Balancing the Budget: Understanding Trade-offs Between Supervised and Preference-Based Finetuning

TL;DR

This paper investigates how to best allocate limited annotation budgets between supervised and preference-based finetuning for large language models, revealing that initial supervised training is crucial in low-data regimes and a hybrid approach benefits larger budgets.

Contribution

It provides a comprehensive analysis of budget allocation strategies between supervised and preference finetuning, offering practical guidelines for optimizing model performance under data constraints.

Findings

Supervised finetuning on base models is best in low-data regimes (<1,000 examples).

Combining SFT and PFT with increasing preference data improves performance at larger budgets.
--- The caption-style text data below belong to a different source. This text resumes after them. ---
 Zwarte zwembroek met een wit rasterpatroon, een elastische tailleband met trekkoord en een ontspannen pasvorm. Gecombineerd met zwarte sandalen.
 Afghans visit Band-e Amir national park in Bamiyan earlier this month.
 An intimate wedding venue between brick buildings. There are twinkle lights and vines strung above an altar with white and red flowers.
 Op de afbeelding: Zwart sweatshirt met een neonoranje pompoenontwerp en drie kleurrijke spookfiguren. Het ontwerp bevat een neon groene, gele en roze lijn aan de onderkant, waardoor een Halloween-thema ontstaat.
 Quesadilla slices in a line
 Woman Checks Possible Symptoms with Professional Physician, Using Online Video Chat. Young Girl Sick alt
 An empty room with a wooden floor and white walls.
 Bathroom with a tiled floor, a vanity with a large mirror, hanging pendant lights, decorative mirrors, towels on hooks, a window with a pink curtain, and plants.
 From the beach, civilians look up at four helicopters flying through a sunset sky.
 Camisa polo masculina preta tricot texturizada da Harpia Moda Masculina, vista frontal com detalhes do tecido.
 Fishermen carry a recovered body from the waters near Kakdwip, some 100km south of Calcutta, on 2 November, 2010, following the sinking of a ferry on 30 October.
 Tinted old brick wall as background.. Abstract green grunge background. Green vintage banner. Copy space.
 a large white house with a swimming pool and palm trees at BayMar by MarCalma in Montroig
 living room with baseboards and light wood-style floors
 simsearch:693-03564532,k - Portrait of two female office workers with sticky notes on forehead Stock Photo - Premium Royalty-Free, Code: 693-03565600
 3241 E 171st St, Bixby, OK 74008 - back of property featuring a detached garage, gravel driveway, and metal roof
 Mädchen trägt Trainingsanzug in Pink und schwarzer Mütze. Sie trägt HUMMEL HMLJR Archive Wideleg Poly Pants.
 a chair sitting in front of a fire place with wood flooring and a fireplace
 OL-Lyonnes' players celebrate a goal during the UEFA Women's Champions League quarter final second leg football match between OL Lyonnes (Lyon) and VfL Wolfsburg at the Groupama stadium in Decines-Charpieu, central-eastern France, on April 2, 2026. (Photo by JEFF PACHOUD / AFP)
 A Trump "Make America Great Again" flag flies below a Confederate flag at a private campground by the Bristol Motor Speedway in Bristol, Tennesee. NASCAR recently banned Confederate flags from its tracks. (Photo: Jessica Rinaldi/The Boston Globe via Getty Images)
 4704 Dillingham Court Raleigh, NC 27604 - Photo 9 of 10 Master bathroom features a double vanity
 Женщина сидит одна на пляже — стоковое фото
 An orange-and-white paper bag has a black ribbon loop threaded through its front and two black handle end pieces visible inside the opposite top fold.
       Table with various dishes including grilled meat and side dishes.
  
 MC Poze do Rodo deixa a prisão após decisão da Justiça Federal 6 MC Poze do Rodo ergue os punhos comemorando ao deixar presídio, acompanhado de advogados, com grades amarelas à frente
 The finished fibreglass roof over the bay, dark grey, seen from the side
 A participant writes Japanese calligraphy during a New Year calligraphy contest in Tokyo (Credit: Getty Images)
Skipping SFT and directly applying PFT causes a cold start problem due to distribution shift.

Abstract

Post-training of Large Language Models often involves a pipeline of Supervised Finetuning (SFT) followed by Preference Finetuning (PFT) using methods like Direct Preference Optimization. Both stages require annotated data that are very different in structure and costs. We study how to optimally allocate a fixed training data budget between the two stages, through extensive experiments spanning four diverse tasks, multiple model sizes and various data annotation costs. Our findings reveal that just SFT on the base model dominates performance in low-data regimes ($<1,000$ annotated examples). With larger data-budgets, we observe that a combination of SFT and PFT, often with increasing portions allocated towards preference data yields optimal performance. However, completely eliminating SFT and running PFT directly on the base model yields suboptimal performance, described as the cold start problem on tasks like mathematics. We observe that this is due to the distribution shift arising from using DPO directly on the base model to elicit step-by-step reasoning. This limitation can be effectively addressed by allocating even a small portion ($<10$%) of the budget to SFT first, resulting in performance improvements of $15-20$% on analytical benchmarks like GSM8k. These results provide actionable insights for researchers and practitioners optimizing model development under budget constraints, where high-quality data curation often represents a significant portion of the total costs of model development.